Dans un délai relativement bref - en vertu de la "procédure accélérée” demandée par le Parlement européen - la Cour de justice européenne vient de franchir le premier stade de l’examen du recours de la Pologne et de la Hongrie contre le règlement de conditionnalité pour la protection du budget de l’Union.


L'avocat général compétent vient en effet de rendre publiques ses conclusions en soulignant le "caractère constitutionnel” d’une affaire mettant en jeu "la protection du budget de l’Union contre les violations des principes de l’Etat de droit commises par les États membres en matière d’exécution budgétaire”.


C’est d’ailleurs pour souligner "l’importance exceptionnelle” de cette affaire que la Cour à décidé de la renvoyer devant l’assemblée pleinière.

Ces conclusions sont claires et sans réserve : le règlement en question est bien conforme au droit de l’Union.


L’ avocat général n’a donc pas retenu les objections soulevées par les requérants - ni les réserves exprimées par … le service juridique du Conseil lui-même (1).

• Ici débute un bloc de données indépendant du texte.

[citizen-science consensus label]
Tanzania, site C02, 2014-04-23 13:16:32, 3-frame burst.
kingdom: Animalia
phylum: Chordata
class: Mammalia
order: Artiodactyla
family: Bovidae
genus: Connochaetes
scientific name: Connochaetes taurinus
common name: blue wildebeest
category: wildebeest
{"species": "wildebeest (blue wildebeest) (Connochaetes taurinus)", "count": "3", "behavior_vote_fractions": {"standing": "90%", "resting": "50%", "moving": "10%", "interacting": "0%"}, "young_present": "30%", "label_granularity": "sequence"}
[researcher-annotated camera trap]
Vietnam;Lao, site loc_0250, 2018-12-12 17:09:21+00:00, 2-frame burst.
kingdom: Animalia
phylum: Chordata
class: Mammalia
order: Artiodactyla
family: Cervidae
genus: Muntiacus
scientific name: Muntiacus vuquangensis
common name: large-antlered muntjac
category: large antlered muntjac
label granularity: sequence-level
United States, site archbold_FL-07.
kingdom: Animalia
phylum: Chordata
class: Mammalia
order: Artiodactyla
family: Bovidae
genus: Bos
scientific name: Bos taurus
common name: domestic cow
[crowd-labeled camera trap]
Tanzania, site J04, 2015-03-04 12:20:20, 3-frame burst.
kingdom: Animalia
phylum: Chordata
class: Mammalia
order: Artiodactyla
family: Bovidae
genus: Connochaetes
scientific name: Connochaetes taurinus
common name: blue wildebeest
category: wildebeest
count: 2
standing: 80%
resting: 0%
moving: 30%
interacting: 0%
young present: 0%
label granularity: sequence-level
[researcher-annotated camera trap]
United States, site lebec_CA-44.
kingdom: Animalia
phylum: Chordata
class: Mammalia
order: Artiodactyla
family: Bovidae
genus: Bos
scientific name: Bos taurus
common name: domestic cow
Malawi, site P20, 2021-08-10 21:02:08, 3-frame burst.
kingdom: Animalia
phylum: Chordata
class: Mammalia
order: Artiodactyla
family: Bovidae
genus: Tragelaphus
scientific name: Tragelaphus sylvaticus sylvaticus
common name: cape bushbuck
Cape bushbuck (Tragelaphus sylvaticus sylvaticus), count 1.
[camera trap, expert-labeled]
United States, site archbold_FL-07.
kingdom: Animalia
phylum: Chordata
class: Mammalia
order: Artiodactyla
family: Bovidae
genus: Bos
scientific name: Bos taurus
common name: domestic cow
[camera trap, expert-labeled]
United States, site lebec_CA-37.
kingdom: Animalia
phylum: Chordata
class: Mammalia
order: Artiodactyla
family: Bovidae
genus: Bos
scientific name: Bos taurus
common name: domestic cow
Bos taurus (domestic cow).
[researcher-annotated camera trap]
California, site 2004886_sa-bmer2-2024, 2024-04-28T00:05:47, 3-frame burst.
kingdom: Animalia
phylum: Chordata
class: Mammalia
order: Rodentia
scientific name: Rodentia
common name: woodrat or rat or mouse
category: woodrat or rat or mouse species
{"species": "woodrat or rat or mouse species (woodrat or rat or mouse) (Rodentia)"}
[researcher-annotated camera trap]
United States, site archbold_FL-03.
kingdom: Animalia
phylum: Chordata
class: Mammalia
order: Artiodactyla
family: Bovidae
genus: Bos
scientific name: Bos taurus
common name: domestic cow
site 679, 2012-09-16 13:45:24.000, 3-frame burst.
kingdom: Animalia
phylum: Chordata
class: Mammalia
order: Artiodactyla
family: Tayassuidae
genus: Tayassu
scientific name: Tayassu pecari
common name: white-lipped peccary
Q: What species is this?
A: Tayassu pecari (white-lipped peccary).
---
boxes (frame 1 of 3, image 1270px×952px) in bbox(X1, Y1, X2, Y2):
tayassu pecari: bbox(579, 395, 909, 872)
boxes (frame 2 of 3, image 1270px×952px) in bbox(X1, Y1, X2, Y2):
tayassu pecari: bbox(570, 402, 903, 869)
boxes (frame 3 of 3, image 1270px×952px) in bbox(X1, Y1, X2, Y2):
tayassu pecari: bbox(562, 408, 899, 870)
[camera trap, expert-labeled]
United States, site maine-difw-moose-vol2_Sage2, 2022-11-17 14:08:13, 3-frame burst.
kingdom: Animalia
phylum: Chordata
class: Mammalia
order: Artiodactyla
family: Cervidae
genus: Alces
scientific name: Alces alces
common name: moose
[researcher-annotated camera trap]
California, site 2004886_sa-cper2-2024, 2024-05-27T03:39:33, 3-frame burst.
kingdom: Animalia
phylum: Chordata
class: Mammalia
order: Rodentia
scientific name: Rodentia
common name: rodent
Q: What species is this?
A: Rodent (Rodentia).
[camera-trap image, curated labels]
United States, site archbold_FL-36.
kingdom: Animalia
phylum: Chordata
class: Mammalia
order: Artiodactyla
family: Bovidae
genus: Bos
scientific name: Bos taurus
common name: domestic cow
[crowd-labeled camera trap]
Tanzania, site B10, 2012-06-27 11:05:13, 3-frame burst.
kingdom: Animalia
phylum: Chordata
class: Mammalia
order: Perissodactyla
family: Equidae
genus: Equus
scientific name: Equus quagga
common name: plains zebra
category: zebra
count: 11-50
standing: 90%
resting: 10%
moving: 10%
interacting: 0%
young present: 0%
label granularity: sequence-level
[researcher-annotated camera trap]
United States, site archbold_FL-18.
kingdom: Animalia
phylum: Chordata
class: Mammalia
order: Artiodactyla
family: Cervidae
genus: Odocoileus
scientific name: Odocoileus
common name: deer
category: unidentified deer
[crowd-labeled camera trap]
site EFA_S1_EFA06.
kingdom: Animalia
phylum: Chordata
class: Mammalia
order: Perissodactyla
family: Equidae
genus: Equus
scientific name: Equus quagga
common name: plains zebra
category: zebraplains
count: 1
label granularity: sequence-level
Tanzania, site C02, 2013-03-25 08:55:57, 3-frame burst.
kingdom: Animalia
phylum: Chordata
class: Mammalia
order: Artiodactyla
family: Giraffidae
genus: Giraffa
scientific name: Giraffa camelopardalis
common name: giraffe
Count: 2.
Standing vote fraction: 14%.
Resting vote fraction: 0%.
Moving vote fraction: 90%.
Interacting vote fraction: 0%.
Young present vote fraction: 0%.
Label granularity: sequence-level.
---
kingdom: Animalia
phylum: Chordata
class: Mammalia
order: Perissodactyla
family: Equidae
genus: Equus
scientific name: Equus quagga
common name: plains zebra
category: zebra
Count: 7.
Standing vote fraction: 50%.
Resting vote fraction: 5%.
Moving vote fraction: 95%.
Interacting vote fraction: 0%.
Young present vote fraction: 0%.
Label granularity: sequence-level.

Même si ces conclusions ne préjugent pas de la décision de la Cour (qui devrait être prise assez rapidement), elles laissent présager un arrêt qui pourrait les confirmer.



Les principaux points soulevés

L’analyse du règlement concerné ainsi que les détails de l’affaire et de l’argumentation de l’avocat général peuvent être consultés ici (2). Nous ne relevons ici que certains aspects de ce texte relatifs à la capacité de l’Union (principalement de la Commission) à protéger l’utilisation du budget européen par les États membres :

  • il existe déjà dans le règlement financier (art. 96 et 97) des dispositions qui autorisent la Commission à suspendre de son propre chef des paiements lorsqu’il existe une irrégularité ou une insuffisance grave. De même, elle peut pour les mêmes raisons procéder a posteriori à une correction financière en réduisant les montants alloués (3),

  • dans leur esprit, les divers mécanismes de conditionnalité déjà existants dans différentes politiques communes ont pour but d’établir un lien entre solidarité et responsabilité : L’Union transfère des ressources de son budget aux États membres à condition qu’elles soient dépensées de manière responsable, ce qui suppose d’agir dans le respect des valeurs de l’Union

  • le règlement financier général de l’UE (adopté sur la base de l’article 322 TFUE) constitue une base juridique adéquate et suffisante pour développer de tels mécanismes et il est envisagé d’inclure ultérieurement le règlement concerné dans ce cadre,

  • contrairement à la proposition initiale de la Commission et à la position défendue par le Parlement, il s‘agit d’une conditionnalité exclusivement financière cad strictement liée à l’exécution du budget : la violation éventuelle de l’Etat de droit doit avoir des conséquences directes sur cette exécution ce qui exclut des violations de caractère général ou spécifique sans lien avec le budget,

  • d’ailleurs le règlement lui même explicite les principaux cas d’application du mécanisme relatifs notamment au bon fonctionnement des autorités nationales qui exécutent le budget, effectuent le contrôle et des audits financiers, sont chargées des enquêtes et des poursuites, assurent la prévention et la sanction de la fraude (fiscalité, corruption, …) et doivent coopérer avec l’OLAF et le Parquet européen,

  • et ce règlement précise aussi les mesures de protection du budget que peut prendre la Commission : suspension et réduction des paiements, correction financières et transfert des fonds, …,

  • dans tous les cas, ces mesures ne doivent pas affecter les intérêts des destinataires légaux et finaux des financements.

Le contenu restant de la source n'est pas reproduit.